Dongwon Jo, Taesu Kim, Yulhwa Kim, Jae-Joon Kim

2024-06-19

Mixture of Scales: Memory-Efficient Token-Adaptive Binarization for Large Language Models

Summary

This paper introduces a new method called Mixture of Scales (BinaryMoS) for improving the way large language models (LLMs) are compressed. It focuses on a technique called binarization, which simplifies the model by converting its weight parameters into binary values to save space without losing too much performance.

What's the problem?

While binarization is effective for reducing the size of LLMs, traditional methods often lead to a decrease in the model's ability to understand and generate language effectively. This means that although the models become smaller and easier to use, they might not perform as well in tasks like text generation or comprehension. As a result, there is a need for better binarization techniques that can maintain the linguistic effectiveness of these models.

What's the solution?

To solve this problem, the authors developed BinaryMoS, which uses multiple scaling experts for each token in the model. Instead of applying a single scaling factor across the board, BinaryMoS dynamically merges these experts based on the context of each token. This means that it can adjust how weights are represented depending on what the model is processing at any given time. The process focuses on scaling factors rather than altering the entire weight matrix, which helps retain efficiency while improving performance.
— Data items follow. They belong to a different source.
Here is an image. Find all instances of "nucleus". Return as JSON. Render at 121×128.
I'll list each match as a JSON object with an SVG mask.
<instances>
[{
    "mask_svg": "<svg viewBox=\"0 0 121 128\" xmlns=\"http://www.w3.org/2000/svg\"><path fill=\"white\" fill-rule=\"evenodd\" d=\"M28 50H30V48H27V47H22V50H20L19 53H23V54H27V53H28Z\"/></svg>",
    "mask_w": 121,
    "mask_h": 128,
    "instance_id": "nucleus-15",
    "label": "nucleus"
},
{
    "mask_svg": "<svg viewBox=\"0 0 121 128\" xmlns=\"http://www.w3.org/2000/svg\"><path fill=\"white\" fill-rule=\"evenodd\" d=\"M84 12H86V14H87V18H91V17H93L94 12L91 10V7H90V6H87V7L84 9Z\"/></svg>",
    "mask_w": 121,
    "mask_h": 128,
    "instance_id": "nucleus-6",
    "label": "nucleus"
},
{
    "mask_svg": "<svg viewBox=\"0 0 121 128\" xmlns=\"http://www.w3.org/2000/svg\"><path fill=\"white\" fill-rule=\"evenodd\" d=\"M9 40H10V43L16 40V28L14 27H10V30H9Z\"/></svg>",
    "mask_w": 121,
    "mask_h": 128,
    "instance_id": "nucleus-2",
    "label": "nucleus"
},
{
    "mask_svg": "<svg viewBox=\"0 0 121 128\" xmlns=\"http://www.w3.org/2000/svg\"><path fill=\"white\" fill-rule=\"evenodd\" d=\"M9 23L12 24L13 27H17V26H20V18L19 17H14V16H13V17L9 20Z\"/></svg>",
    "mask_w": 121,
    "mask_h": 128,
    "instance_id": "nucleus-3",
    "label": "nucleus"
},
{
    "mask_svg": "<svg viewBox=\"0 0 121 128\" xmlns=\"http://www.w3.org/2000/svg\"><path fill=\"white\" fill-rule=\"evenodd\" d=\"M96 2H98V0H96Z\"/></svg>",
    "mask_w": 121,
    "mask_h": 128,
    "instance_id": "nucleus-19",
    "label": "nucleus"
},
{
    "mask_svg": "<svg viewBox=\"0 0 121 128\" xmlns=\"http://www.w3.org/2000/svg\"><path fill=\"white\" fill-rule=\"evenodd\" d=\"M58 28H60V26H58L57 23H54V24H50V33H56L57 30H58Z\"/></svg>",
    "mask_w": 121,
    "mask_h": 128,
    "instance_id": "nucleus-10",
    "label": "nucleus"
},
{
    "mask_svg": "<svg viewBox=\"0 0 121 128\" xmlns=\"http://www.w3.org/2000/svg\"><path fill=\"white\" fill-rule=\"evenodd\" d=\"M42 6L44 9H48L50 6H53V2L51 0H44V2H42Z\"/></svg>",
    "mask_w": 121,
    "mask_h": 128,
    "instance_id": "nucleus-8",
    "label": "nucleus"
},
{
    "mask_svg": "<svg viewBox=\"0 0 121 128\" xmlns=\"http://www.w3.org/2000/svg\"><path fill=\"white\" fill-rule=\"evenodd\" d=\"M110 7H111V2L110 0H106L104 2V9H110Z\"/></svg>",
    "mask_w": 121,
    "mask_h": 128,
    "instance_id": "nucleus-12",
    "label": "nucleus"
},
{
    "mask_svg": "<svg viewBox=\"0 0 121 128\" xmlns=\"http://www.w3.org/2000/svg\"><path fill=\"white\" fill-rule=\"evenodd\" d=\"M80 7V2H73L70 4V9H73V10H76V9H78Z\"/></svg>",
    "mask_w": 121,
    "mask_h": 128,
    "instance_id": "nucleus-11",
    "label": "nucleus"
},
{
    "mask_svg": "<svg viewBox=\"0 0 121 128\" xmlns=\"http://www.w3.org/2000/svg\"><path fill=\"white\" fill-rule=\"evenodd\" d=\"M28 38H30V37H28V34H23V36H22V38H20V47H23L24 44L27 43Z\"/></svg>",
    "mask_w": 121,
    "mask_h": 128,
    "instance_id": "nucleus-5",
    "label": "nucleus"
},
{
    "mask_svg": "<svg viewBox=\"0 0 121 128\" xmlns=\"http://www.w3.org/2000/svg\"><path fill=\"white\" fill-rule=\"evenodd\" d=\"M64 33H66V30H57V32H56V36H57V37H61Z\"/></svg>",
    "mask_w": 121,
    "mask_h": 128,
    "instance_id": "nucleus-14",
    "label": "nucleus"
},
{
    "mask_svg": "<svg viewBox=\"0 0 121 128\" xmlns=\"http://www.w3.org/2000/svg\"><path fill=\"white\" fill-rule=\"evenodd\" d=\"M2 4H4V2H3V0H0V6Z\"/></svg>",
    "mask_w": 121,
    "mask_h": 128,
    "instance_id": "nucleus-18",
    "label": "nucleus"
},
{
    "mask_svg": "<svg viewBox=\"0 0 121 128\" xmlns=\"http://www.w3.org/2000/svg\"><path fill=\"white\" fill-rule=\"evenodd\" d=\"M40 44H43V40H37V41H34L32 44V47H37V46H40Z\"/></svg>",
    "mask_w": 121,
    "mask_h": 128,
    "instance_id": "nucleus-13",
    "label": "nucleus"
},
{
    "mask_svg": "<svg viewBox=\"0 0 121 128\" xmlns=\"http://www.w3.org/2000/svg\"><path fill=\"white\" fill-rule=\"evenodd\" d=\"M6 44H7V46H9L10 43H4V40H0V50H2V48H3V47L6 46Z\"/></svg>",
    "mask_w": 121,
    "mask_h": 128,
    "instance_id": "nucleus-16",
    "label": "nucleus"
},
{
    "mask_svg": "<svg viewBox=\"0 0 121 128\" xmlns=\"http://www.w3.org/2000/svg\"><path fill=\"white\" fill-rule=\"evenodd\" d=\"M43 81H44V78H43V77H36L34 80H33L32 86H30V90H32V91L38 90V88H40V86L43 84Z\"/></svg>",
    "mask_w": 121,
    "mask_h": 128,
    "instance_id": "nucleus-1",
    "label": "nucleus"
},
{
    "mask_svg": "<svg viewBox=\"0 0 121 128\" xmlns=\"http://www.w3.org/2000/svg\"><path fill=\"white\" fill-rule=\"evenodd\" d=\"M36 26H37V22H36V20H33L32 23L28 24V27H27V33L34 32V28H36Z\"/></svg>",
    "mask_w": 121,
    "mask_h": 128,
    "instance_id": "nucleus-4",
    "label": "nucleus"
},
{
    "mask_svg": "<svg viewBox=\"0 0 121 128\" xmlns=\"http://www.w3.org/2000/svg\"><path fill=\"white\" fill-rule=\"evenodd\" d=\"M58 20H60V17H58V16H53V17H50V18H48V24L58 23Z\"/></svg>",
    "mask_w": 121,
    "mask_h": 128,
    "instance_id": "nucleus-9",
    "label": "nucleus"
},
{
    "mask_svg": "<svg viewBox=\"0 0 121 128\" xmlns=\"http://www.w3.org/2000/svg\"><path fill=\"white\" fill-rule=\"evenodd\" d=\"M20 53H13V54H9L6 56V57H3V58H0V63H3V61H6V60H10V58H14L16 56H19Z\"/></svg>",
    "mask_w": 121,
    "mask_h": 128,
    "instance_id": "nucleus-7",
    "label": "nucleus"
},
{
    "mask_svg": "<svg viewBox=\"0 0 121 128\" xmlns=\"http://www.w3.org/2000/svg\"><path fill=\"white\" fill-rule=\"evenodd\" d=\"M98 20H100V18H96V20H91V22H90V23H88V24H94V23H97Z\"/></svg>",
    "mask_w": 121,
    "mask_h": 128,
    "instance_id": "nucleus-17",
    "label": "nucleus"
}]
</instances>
The results showed that BinaryMoS outperformed traditional binarization methods and even some more complex quantization techniques while keeping a similar model size.

Why it matters?

This research is important because it offers a way to make large language models more efficient without sacrificing their ability to understand and generate language. By improving how these models are compressed, BinaryMoS could enable their use in devices with limited resources, making advanced AI technology more accessible. This advancement has significant implications for various applications, including chatbots, translation services, and other tools that rely on natural language processing.

Abstract

Binarization, which converts weight parameters to binary values, has emerged as an effective strategy to reduce the size of large language models (LLMs). However, typical binarization techniques significantly diminish linguistic effectiveness of LLMs. To address this issue, we introduce a novel binarization technique called Mixture of Scales (BinaryMoS). Unlike conventional methods, BinaryMoS employs multiple scaling experts for binary weights, dynamically merging these experts for each token to adaptively generate scaling factors. This token-adaptive approach boosts the representational power of binarized LLMs by enabling contextual adjustments to the values of binary weights. Moreover, because this adaptive process only involves the scaling factors rather than the entire weight matrix, BinaryMoS maintains compression efficiency similar to traditional static binarization methods. Our experimental results reveal that BinaryMoS surpasses conventional binarization techniques in various natural language processing tasks and even outperforms 2-bit quantization methods, all while maintaining similar model size to static binarization techniques.